Variety: This is a near full-on action film. At the same time, you have a sense of environment that is stronger than in many films. Yes, this is an action-Western. At the same time, it deals with social issues, although they’re never rubbed in the spectator’s face. Can you talk about these elements? And how true to real events is “El Ardor”?

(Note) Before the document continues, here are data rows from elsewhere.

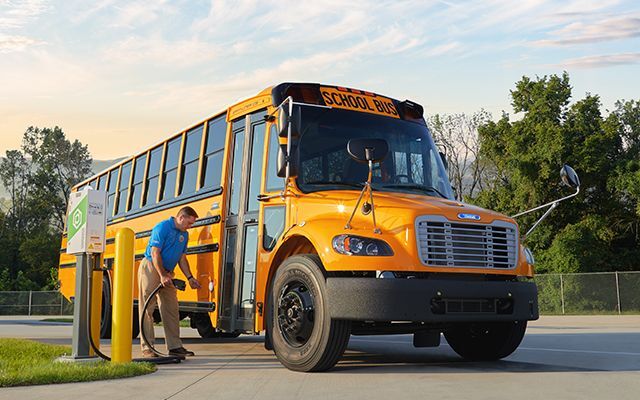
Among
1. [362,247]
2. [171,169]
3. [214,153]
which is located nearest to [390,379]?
[362,247]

PABLO FENDRIK: The secret is not to think about it as a social topic. For me, “El Ardor” is about revenge. But it deals with a situation that interests me: Deforestation, the violent eviction of people from their lands. Researching the script, I met some farmers who were kicked out from their land, or someone tried to years ago. About four to five years ago, the owner of a well-known estancia, a big estate called called La Fidelidad, was killed by mercenaries like the ones I portray in my film: Guys who came around the place by night, tortured him and his wife, forced him to sign a false bill of sale for his land, and when he refused, tortured him and ended up murdering them. They used the hand of the dead man to sign the paper. This happened in Formosa, another province in Argentina. The murders’ organizer was a big landlord who he wanted the land.

Variety: In another departure from classic Westerns, the characters are more shaded. Even the eldest brother, who orders the murder of the father, has moments of generosity, courage, affection.

PABLO FENDRIK: I portrayed the lead mercenary and eldest brother, Tarquinio, as someone who’s reached the stage in his life where he’s absolutely drained. He’s been the leader of people who’ve done so much evil: that’s his job, as a way to make a living. But he’s tired. He’s someone who grew up in an extremely harsh, tough environment, which is the survival of the fittest. It’s the type of life he’s been forced to lead. The first time we see him, he stands up, rifle in hand. And never, at any point in the film is he ever seen without his rifle, until the very end. At the same time he’s obliged to be a father to his two brothers, a mentor. He tries to be a fair leader.

Variety: Could you also say that “El Ardor” is a woman’s Western? There’s a love story and Alice Braga’s character that drives the love story.

PABLO FENDRIK: She is the sensitive soul of the film. She starts as a peasant woman, doing typical farm work, cooking for the men. But by the end she’s a woman capable of putting through a plan of vengeance. Of all the characters, hers is the largest character arc. When she’s attracted to the character of Kai: she takes the initiative, physically, and shows him what she feels for him. Kai is more instinctive, seems to be more bio-mystical, focused on the sensorial, more akin to an animal.